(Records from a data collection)
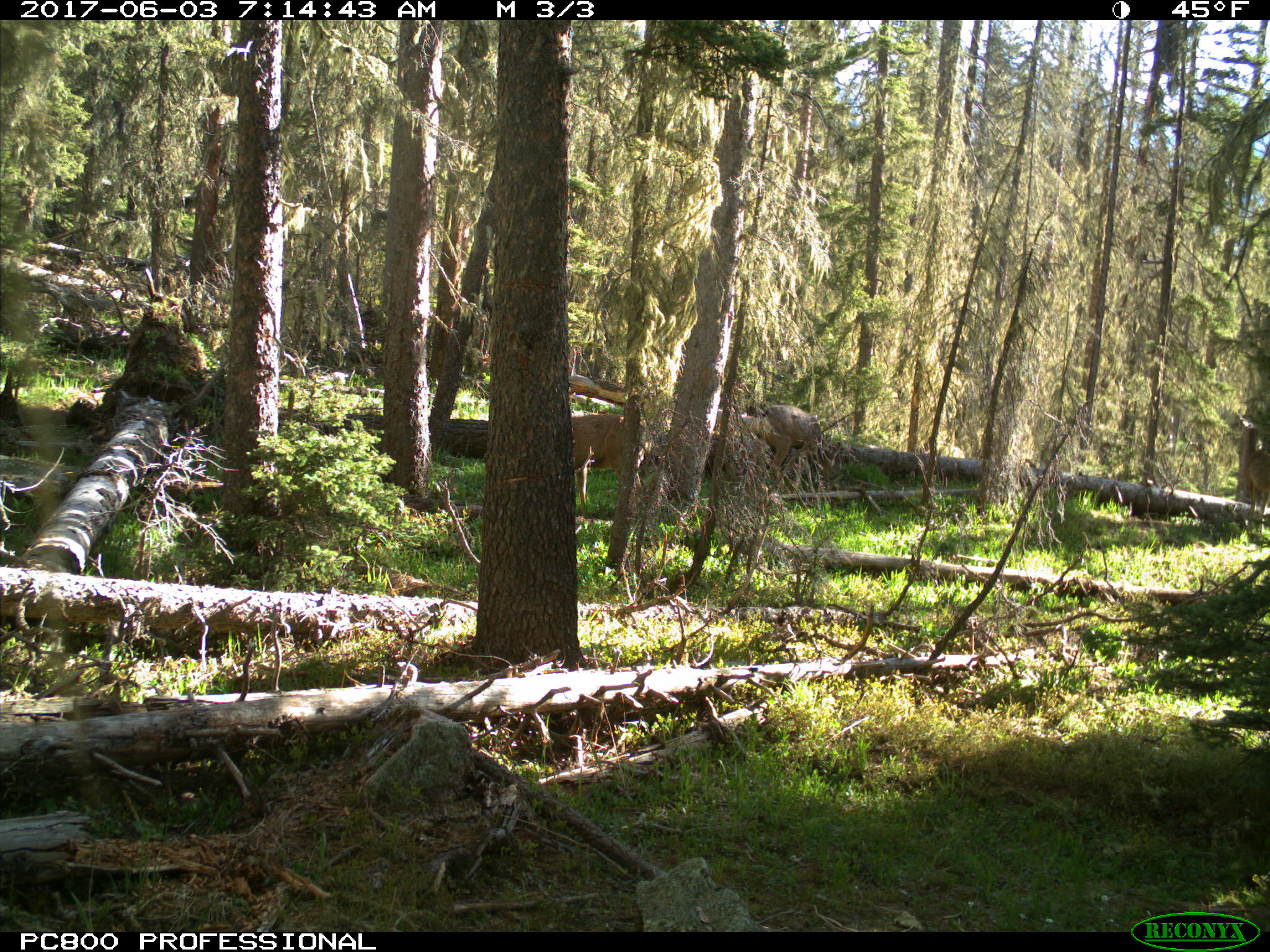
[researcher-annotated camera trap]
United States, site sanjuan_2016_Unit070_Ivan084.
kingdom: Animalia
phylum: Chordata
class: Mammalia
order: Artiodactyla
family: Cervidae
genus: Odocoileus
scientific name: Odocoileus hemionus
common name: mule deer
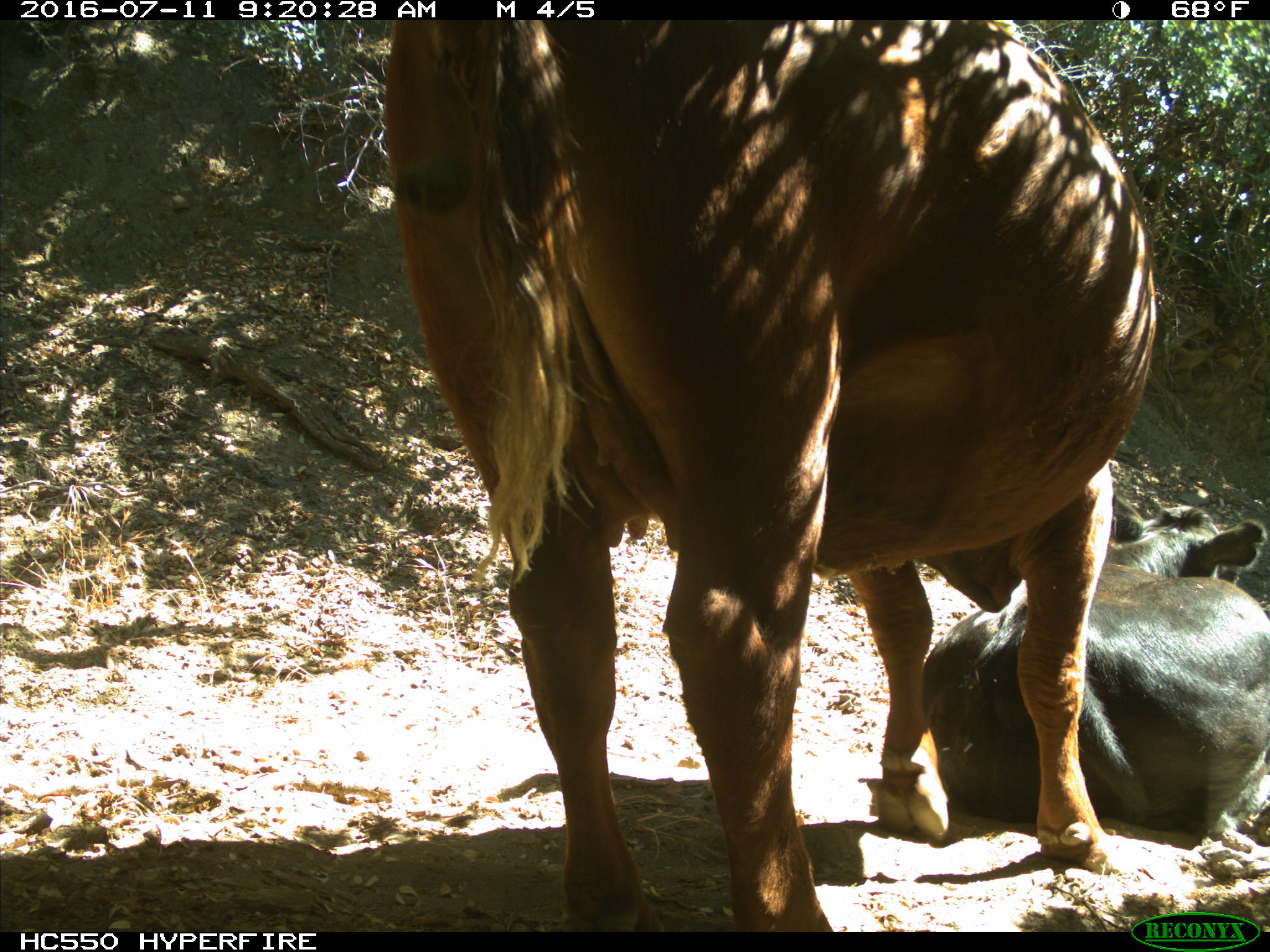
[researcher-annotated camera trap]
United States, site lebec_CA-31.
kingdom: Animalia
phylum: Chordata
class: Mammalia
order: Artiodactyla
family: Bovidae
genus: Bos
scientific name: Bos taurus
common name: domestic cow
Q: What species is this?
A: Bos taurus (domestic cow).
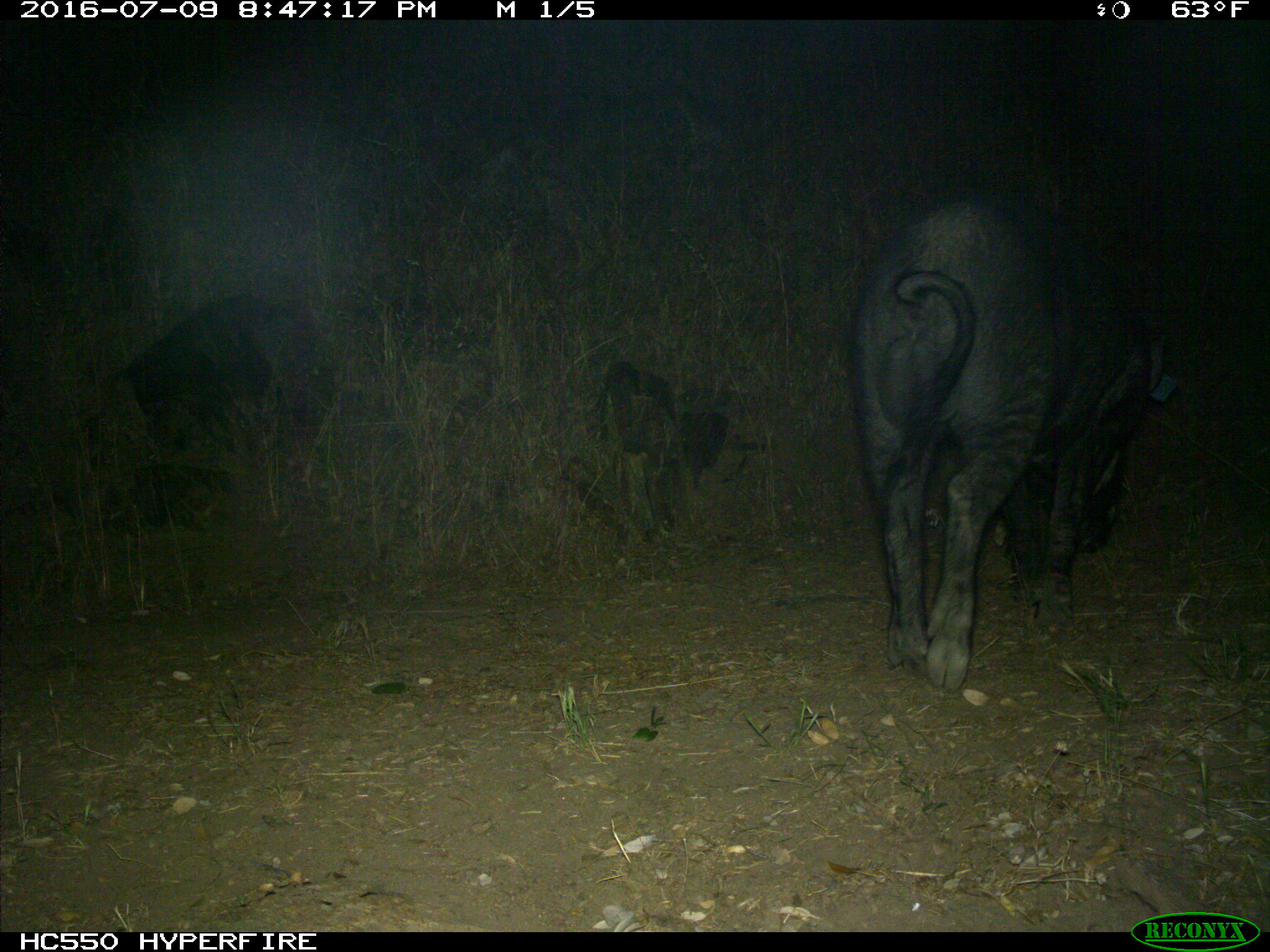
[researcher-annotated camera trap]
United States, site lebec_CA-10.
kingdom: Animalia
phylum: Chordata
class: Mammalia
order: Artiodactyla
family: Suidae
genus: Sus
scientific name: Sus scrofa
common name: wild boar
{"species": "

What is needed: Word for word, reproduce all of the data, but keep out the pictures.

Answer section:
[researcher-annotated camera trap]
United States, site sanjuan_2016_Unit070_Ivan084.
kingdom: Animalia
phylum: Chordata
class: Mammalia
order: Artiodactyla
family: Cervidae
genus: Odocoileus
scientific name: Odocoileus hemionus
common name: mule deer
[researcher-annotated camera trap]
United States, site lebec_CA-31.
kingdom: Animalia
phylum: Chordata
class: Mammalia
order: Artiodactyla
family: Bovidae
genus: Bos
scientific name: Bos taurus
common name: domestic cow
Q: What species is this?
A: Bos taurus (domestic cow).
[researcher-annotated camera trap]
United States, site lebec_CA-10.
kingdom: Animalia
phylum: Chordata
class: Mammalia
order: Artiodactyla
family: Suidae
genus: Sus
scientific name: Sus scrofa
common name: wild boar
{"species": "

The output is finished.